The second line enables a "strict" mode in bash. It cases bash to behave in a way that makes many subtle bugs impossible, so I would strongly recommend doing this. Here's a more complete explanation: Strict Mode
for i in "$1"/*; do
This is the start of a for loop in bash. In plain English, this is saying for
each thing in the directory the user supplied to me, do something. for i
declares the variable i
which will be used to reference what file is being
used in each iteration of the loop. "$1"
expands into the directory supplied
by the user on the command line. The /*
at the end is called a glob, and
causes the whole expression to expand into every file path inside the user
supplied directory.
full_filename=$i
filename=${full_filename##*/}
no_extension=${filename%%.*}
num_chars=${#no_extension}
This is a roundabout way to figure out the number of characters in the name of a file, ignoring the rest of the path to get to the file, as well as any extensions it may have at the end. It's done with POSIX parameter expansions, and each line is self-explanatory what it is doing based on the variable name. The reason for doing this is to know whether a file was already renamed.
A message from the future:
This is not a perfect system, as if a filename happens to contain the same
number of characters as a sha1sum
, then it won't be renamed.
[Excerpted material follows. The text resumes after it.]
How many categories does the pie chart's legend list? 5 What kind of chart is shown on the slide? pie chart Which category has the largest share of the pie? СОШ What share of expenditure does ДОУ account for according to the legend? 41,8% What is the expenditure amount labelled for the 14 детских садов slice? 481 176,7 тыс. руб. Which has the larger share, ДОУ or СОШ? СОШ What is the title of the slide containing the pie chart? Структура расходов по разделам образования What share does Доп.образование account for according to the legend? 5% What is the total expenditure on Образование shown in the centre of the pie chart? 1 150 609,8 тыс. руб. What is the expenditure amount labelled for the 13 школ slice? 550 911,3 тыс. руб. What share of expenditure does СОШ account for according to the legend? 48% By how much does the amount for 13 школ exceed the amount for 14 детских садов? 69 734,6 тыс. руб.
The new version
of this script calculates the hash no matter what, then compares it to the
current filename. While slower, it'll actually be correct, which is more
important considering this script isn't ran often.
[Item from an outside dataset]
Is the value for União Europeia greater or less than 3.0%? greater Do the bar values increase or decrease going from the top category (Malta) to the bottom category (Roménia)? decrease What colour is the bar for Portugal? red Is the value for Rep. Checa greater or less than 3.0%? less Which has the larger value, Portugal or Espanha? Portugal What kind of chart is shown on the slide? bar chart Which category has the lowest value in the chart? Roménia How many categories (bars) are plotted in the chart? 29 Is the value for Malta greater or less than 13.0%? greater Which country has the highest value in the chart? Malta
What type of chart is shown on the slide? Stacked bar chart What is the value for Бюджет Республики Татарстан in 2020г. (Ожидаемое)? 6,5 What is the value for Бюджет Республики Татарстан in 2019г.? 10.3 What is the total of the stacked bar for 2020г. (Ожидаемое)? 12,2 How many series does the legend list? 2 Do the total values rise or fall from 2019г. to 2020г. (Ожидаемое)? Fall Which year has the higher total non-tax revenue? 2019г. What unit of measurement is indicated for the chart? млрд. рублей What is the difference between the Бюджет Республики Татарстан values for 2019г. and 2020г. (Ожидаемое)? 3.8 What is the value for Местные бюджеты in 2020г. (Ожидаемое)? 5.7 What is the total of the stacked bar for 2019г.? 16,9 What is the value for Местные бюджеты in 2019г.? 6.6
if [[ ( -f "$i" ) && ("${#i}" == 40) ]]; then
This is a conditional statement in bash, where [[ ]]
denotes the start of a
conditional of some kind, and &&
is the and operator.
The first expression is asking whether the file path we're currently on in the loop is a file or a directory. There shouldn't ever be a directory in my pictures' folder, but just in case one sneaks in there it won't have anything done to it.
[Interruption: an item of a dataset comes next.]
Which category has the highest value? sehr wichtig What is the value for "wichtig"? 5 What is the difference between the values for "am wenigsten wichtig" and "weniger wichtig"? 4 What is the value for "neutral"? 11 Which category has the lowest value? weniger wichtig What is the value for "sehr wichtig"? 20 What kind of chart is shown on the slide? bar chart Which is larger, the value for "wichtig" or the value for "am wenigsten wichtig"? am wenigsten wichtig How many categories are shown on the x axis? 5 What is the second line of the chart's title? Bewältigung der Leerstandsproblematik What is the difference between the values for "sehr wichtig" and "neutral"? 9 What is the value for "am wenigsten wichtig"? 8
The second expression is checking whether the length of the filename string is
40 characters. This is done with a #
prefixing the variable name in an
expansion. 40 characters is used as that is how long a sha1sum
is (the default
for the shasum
command used later), as I don't want to calculate the hash if a
file has already been renamed.
sum=$(shasum "$i")
echo -- "$i" "$1/${sum%% *}.${i##*.}"
Sets the variable sum equal to the shasum
of the file we are on in the
iteration. Echo will print whatever comes after it out to the terminal, which in
this case is some absolute wizardry I stole from somebody on the internet. The
output will be the original file name, and then the location and name of the
correctly renamed file, preserving its original extension.
if [[ $2 == true ]]; then
mv "$i" "$1/${sum%% *}.${i##*.}"
fi
fi
done
This checks to see whether the second parameter passed to the script is the word true, and if so, it will execute the move action as shown from the previous echo command. The idea is to run it with something random the first time to sanity check the output, then run it with the word true to actually rename all the files.
It's worth noting this script will not recursively enter directories, and will actually ignore them for renaming entirely.